#### Extrait du texte:
>>>
Iran
Le maire de Téhéran est élu président
(Photo: AFP)
De notre correpondant à Téhéran
A 49 ans, M. Ahmadinejad est le premier laïc à devenir chef de l'exécutif depuis les deux brèves présidences de l'après révolution entre 1979 et 1981. Il a réussi à mobiliser l’électorat populaire et démuni, en particulier des grandes villes et des campagnes. Dans son programme électoral, il a beaucoup insisté sur la justice sociale et la redistribution de la richesse. «Il faut que l’argent du pétrole se fasse sentir dans l’assiette de chaque iranien», avait-il dit. Il avait également déclaré qu’il allait couper la main de la mafia du pouvoir sur le pétrole, faisant allusion à la présence des amis et des fils de l’ancien président Rafsandjani à la tête de l’industrie pétrolière iranienne.
<<<
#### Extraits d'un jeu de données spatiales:
>>>
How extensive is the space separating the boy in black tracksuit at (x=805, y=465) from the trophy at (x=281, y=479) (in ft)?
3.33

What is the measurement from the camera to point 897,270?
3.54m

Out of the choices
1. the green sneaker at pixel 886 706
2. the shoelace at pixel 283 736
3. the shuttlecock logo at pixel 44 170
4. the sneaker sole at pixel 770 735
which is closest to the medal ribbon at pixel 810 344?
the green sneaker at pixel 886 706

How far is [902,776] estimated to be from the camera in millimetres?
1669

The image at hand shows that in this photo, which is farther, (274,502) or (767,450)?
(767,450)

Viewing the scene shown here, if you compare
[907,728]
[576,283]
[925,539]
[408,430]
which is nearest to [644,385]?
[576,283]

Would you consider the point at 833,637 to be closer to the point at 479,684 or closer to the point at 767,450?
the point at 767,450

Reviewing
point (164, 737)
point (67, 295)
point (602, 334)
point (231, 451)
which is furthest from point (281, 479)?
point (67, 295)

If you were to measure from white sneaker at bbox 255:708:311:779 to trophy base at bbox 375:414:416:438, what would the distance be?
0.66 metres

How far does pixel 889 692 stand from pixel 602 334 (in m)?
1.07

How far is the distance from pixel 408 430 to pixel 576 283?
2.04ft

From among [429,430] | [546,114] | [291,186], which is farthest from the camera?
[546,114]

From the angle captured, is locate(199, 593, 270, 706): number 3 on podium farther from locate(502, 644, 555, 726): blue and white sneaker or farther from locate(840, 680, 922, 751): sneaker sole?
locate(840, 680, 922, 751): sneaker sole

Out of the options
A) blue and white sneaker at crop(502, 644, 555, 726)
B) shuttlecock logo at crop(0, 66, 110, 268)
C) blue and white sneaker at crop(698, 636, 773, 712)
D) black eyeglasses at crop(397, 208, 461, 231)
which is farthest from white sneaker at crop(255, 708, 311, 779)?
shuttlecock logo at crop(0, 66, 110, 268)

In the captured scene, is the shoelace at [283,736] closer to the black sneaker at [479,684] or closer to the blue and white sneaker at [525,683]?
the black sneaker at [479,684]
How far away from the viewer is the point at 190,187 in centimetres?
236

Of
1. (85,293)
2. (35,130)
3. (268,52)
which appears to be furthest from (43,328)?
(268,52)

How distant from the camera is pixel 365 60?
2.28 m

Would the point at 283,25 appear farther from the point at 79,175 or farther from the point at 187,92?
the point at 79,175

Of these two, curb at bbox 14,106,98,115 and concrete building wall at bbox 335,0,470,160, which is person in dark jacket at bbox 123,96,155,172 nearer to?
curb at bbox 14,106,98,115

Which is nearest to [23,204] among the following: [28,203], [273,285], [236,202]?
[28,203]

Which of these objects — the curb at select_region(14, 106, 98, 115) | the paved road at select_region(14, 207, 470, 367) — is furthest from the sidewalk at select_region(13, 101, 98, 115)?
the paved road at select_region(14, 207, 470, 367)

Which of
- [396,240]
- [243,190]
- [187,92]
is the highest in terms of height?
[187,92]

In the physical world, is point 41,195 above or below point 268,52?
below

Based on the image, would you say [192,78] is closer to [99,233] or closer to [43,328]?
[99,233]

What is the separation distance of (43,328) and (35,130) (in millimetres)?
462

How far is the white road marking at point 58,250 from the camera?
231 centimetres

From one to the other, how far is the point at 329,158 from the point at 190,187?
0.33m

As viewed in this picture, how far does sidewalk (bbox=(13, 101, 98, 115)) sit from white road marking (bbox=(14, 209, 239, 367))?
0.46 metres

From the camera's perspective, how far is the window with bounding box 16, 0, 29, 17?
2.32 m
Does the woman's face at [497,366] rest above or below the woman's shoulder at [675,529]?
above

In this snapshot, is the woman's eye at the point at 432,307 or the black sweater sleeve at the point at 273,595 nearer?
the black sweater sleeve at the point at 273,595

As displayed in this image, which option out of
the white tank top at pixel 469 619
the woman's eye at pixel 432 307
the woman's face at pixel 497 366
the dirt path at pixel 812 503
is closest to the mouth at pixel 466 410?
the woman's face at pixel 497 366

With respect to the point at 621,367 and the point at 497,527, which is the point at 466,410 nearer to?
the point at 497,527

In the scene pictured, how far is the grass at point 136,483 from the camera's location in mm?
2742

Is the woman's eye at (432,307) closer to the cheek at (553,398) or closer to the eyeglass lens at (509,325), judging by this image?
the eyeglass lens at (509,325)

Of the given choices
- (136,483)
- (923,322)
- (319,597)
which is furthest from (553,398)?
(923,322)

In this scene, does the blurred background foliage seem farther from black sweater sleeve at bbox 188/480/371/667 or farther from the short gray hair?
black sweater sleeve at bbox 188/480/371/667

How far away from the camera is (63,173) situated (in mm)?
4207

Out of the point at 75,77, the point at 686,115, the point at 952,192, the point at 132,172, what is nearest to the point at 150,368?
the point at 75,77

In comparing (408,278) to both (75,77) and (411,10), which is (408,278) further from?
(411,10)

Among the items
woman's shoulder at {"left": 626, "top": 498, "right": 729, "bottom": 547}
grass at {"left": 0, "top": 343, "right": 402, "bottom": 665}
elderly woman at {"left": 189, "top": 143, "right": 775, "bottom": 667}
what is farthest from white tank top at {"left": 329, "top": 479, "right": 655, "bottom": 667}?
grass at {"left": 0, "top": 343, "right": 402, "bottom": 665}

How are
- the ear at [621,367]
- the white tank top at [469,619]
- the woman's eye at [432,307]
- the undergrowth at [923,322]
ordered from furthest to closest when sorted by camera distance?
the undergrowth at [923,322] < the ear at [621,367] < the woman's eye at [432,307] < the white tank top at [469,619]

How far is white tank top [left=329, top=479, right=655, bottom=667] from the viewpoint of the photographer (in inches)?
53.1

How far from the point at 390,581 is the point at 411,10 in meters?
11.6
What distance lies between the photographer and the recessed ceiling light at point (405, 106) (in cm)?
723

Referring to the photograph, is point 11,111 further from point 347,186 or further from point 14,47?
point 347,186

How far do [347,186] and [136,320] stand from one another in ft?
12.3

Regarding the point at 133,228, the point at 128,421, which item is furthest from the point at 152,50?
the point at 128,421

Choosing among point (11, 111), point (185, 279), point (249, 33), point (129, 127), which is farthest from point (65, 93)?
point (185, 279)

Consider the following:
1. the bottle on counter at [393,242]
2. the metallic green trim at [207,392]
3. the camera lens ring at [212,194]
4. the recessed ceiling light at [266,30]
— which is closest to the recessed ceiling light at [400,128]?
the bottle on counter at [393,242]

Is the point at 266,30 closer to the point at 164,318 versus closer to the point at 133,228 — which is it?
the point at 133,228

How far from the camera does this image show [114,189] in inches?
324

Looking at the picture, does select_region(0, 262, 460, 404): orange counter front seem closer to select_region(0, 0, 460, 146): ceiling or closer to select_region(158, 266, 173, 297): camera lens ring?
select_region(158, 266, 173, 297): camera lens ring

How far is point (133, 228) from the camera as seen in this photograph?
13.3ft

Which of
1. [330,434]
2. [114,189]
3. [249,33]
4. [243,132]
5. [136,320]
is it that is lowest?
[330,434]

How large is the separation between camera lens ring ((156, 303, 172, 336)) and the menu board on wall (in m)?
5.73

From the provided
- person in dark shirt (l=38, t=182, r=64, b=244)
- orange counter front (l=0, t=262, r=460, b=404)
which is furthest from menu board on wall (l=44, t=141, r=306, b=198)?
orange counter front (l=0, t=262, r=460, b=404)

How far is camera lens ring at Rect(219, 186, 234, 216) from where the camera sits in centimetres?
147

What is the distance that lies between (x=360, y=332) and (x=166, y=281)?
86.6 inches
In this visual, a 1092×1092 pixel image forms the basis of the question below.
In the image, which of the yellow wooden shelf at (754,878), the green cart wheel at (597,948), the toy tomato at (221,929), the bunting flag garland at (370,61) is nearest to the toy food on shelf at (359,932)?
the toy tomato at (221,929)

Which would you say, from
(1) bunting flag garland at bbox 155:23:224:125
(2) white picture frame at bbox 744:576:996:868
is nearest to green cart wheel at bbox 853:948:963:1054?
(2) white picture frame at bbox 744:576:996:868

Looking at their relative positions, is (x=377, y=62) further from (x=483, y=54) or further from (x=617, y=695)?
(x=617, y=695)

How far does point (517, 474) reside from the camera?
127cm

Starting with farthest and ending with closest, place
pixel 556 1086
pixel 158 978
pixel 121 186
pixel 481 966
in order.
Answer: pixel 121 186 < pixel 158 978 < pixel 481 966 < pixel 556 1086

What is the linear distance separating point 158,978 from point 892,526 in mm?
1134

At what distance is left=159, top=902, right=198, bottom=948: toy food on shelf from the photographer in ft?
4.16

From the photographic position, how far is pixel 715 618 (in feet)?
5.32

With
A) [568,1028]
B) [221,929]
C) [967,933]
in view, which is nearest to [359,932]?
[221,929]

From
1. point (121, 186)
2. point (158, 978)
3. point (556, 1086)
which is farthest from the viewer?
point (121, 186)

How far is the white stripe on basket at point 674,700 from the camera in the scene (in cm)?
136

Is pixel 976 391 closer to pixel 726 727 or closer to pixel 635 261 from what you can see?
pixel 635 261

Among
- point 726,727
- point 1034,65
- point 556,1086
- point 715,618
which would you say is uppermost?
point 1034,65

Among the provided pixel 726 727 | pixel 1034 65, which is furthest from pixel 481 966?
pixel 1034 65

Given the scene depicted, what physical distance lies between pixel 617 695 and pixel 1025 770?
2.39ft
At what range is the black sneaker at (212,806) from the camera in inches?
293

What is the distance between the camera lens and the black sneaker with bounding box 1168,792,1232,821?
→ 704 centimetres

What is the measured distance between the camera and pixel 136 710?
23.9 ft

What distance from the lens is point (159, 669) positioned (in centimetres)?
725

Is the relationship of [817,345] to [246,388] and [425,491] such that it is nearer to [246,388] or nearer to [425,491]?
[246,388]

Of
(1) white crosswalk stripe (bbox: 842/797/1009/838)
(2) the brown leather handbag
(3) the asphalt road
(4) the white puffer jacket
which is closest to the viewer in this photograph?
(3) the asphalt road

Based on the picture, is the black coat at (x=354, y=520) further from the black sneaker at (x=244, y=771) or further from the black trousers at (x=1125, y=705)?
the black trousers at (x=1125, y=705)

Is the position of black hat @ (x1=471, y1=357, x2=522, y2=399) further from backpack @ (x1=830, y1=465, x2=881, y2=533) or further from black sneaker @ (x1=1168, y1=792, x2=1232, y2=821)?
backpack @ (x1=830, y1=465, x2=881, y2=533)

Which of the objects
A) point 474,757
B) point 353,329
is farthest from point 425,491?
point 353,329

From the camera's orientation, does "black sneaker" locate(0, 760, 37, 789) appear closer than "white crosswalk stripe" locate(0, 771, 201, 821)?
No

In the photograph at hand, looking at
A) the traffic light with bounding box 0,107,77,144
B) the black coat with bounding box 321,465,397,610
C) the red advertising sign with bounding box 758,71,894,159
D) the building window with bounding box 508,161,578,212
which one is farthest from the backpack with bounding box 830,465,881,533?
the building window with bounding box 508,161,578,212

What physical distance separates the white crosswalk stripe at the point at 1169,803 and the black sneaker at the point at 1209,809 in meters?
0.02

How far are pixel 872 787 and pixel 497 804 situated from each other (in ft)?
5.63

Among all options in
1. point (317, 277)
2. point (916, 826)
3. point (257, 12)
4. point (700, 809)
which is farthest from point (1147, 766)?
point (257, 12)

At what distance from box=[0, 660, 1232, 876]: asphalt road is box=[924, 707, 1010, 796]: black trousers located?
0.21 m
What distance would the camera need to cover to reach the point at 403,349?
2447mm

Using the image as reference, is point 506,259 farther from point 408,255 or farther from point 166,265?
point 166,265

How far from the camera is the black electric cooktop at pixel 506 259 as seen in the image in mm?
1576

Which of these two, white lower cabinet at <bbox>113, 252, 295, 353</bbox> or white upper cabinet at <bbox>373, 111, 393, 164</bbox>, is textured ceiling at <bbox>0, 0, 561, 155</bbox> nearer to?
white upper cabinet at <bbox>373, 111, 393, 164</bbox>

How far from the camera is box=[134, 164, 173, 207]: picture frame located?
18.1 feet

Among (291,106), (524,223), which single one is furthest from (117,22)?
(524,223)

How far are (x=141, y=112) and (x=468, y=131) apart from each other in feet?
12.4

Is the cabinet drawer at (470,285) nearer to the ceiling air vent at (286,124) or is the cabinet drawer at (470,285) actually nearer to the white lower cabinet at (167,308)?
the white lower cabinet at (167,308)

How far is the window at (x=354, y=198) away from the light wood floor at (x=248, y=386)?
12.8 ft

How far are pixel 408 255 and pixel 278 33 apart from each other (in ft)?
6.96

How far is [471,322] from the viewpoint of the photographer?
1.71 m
<<<
#### Travail à faire:
1. D'après l'article sur l'élection du maire de Téhéran, quel âge a M. Ahmadinejad ?
2. Relevez tous les noms propres de personnes et de lieux dans l'article sur l'élection du maire de Téhéran, chacun une seule fois.
On peut se passer des entrées pour ce travail.

#### Corrigés:
1. Il a 49 ans.

2. Iran, Téhéran, Ahmadinejad, Rafsandjani